**Required tasks:**
1 – In the Real Sociedad excerpt, why will someone who doesn't start speaking Euskera in childhood almost certainly never speak it?
2 – Could you write out the Real Sociedad excerpt again from "Euskera is unrelated" to "certainly never will.", swapping every "Euskera" for "Basque"?

Oyarzabal has spent his entire professional career at Real Sociedad. He shrugs when asked how he and his teammates cope with the perpetually somber skies. “I prefer it when the weather is bad,” he says. “I don’t know why. It just makes me feel comfortable.”

By the time the players start walking up a hillside path in twos and threes, heading for a field of green so iridescent that it looks unreal, the rain is falling harder. Darker clouds are massing. Somewhere else, the training session might be moved indoors. Instead, nobody glances up. “It’s just normal for us,” says Ander Barrenetxea, a promising young winger who was born and raised in San Sebastian.

Much of the team is from here, the small hillside villages and stately cities of the Basque Country. Their surnames, with a proliferation of Z’s and X’s and K’s, reflect their singular heritage: Zaldua and Zubimendi and Zubeldia; Oyarzabal and Barrenetxea and Dozagarat and Karrikaburu. As they kick a ball around a circle, I can hear them talking in Euskera, the Basque language.

Euskera is unrelated to Spanish or to the French spoken across the border just a few miles to the east. In fact, it bears no known relation to any language anywhere in the world. It’s uncommonly difficult to learn; if you don’t start speaking Euskera in your childhood, you almost certainly never will.

**Dataset content:**
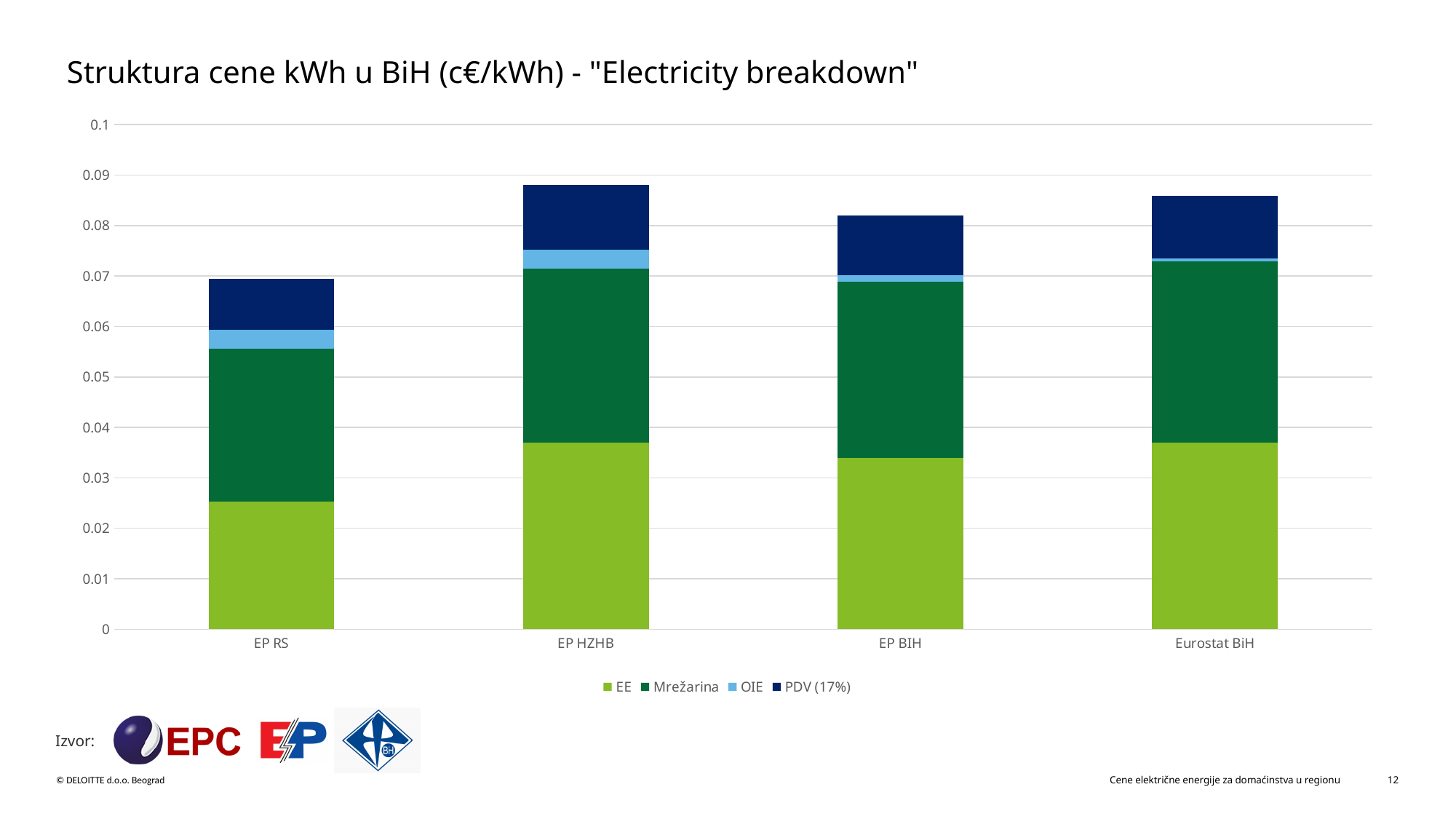
How many series does the chart legend list? 4 Which category has the lowest total bar height? EP RS How many categories are shown on the x axis of the chart? 4 Is the total bar height for EP HZHB greater or less than 0.08? greater Is the EE segment for EP RS greater or less than 0.03? less Is the total bar height for EP RS greater or less than 0.06? greater Which series is shown at the bottom of each stacked bar? EE What is the title of the chart? Struktura cene kWh u BiH (c€/kWh) - "Electricity breakdown" Which is larger, the EE segment for EP HZHB or the EE segment for EP RS? EP HZHB What kind of chart is shown on the slide? Stacked bar chart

**Answers for the tasks:**
1 – Euskera is uncommonly difficult to learn, so anyone who doesn't begin speaking it as a child almost certainly never will.

2 –
Basque is unrelated to Spanish or to the French spoken across the border just a few miles to the east. In fact, it bears no known relation to any language anywhere in the world. It’s uncommonly difficult to learn; if you don’t start speaking Basque in your childhood, you almost certainly never will.